Elephants have long lifespans, reaching 60–70 years of age, but the oldest elephant died at 86 in the Taiwanese zoo. He was so widely revered that he eventually earned the affectionate nickname “Grandpa Lin.” The elephant served with the Chinese Expeditionary Force during the Second Sino-Japanese War and later relocated to Taiwan with the Kuomintang forces. From 1983 onward, his birthday was celebrated every year.

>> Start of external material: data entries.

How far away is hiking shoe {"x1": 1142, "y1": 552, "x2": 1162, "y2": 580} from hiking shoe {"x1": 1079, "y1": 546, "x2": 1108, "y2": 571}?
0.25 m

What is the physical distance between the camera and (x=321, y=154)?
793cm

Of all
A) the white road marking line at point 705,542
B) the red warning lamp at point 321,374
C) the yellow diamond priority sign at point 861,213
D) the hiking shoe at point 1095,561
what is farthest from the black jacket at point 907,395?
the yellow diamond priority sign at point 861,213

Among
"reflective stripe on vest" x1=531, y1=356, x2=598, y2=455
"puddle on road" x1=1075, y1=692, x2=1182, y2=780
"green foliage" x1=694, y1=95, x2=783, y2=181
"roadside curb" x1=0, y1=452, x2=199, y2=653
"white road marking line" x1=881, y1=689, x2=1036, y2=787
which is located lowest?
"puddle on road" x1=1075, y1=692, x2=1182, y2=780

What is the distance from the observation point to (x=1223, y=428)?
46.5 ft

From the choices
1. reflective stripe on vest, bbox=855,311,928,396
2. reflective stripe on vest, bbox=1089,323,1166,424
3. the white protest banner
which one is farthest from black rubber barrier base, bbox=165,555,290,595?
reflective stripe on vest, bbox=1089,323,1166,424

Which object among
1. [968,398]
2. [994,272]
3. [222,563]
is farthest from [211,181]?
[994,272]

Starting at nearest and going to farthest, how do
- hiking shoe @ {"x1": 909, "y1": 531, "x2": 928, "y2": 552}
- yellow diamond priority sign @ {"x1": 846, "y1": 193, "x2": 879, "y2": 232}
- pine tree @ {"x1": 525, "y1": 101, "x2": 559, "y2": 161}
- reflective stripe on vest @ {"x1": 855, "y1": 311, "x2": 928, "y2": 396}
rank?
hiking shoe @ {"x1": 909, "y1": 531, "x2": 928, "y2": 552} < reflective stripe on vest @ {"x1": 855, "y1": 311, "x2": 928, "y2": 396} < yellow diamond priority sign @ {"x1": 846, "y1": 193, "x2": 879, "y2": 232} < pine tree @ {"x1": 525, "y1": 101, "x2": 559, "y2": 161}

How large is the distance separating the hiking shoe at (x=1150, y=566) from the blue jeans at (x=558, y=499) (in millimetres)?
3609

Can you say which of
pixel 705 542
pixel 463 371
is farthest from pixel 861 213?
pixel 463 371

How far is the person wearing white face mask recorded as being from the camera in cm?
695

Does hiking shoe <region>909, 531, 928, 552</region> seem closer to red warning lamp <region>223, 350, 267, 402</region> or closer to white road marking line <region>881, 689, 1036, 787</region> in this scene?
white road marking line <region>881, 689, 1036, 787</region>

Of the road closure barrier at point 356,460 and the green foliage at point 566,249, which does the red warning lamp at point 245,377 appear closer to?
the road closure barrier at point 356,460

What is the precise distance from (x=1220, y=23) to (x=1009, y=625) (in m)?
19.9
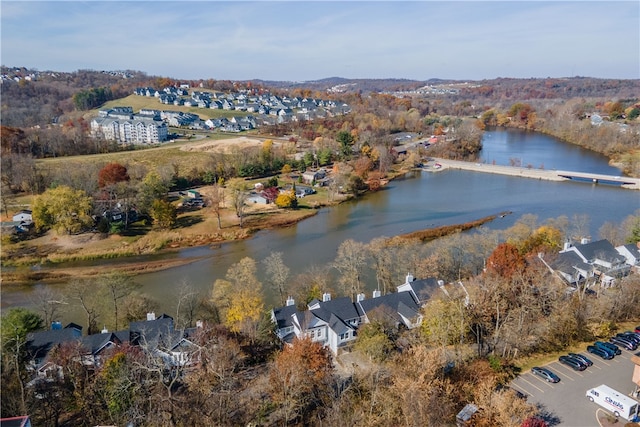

The beautiful colorful macaws are native to parts of Central and South America. In the wild, their average life span is between 30 and 35 years. However, when captive as pets or cared for at zoos, these birds can live up to 60-80 years. The oldest known macaw, Charlie, was reported to be 112 years old in 2011. Sadly, most macaws are now endangered in the wild, and a few are already extinct because of habitat degradation and the illegal pet trade.
7. Termite Queens
While workers and soldiers live approximately 1-2 years, studies show that queen termites can live up to decades under ideal climate conditions. According to some scientists, termite queens live for 100 years. Some scientists estimate it only to 25-50 years. The queen of the subterranean species is typically the oldest termite in the colony.
6. Giant Tortoise
The magnificent giant tortoise is a characteristic reptile currently found on two groups of tropical islands: the Aldabra Atoll in Seychelles and the Galapagos Islands in Ecuador. These magnificent animals are among the world’s longest-living creatures, with an average lifespan of 100 years or more. Jonathan (on the picture) is an Aldabra giant tortoise, and he is the world’s oldest known land animal with his ripe old age of 184.
5. Koi Goldfish
The average lifespan of koi fish is 25-30 years, but koi reports have lived much longer than that. A famous koi in Japan named Hanako died in 1977, and a study reported that she was over 200 years old. The beautiful scarlet-colored Hanako became the oldest known fish ever recorded in history.
4. Bowhead Whale
Bowhead whales are the second largest mammals after the blue whale, and their average lifespan is 200 years. The reason behind this extraordinary long life is the animal’s slow metabolism. Bowhead whales live in extremely cold Arctic environments, which causes a low body temperature, which means slow metabolism and less damage to tissues.
3. Greenland Shark
According to a new study, the Greenland shark is the longest-lived vertebrate on the planet and, with that, one of the longest living animals in the world. Living in the cold, deep waters of the North Atlantic, these sharks reach ages of 200 years old or even more. They can reach possibly the ripe old age of 500. They live so long because they grow very slowly, about 1 cm a year, and they don’t reproduce until they’re around 150 years old
2. Ocean Quahog
The ocean quahog’s life-span is an average of 220 years, although the oldest reported quahog clam named Ming died at the age of 507. The clam so named as it would have been alive during the Ming Chinese Dynasty. Some collected specimens have been calculated to be more than 400 years old.
1. Immortal Jelly Fish
In 1988 a jellyfish that never truly dies was discovered by Christian Sommer, a German marine-biology student. The jellyfish recycles itself, “aging” backward from the adult stage to an immature polyp stage repeatedly. It can be likened to an older man who grows younger and younger until he is again a fetus. For this reason, Turritopsis dohrnii is often referred to as the Benjamin Button jellyfish. The jellyfish are biologically immortal, but they don’t live forever and get injured and eaten just like other animals in practice.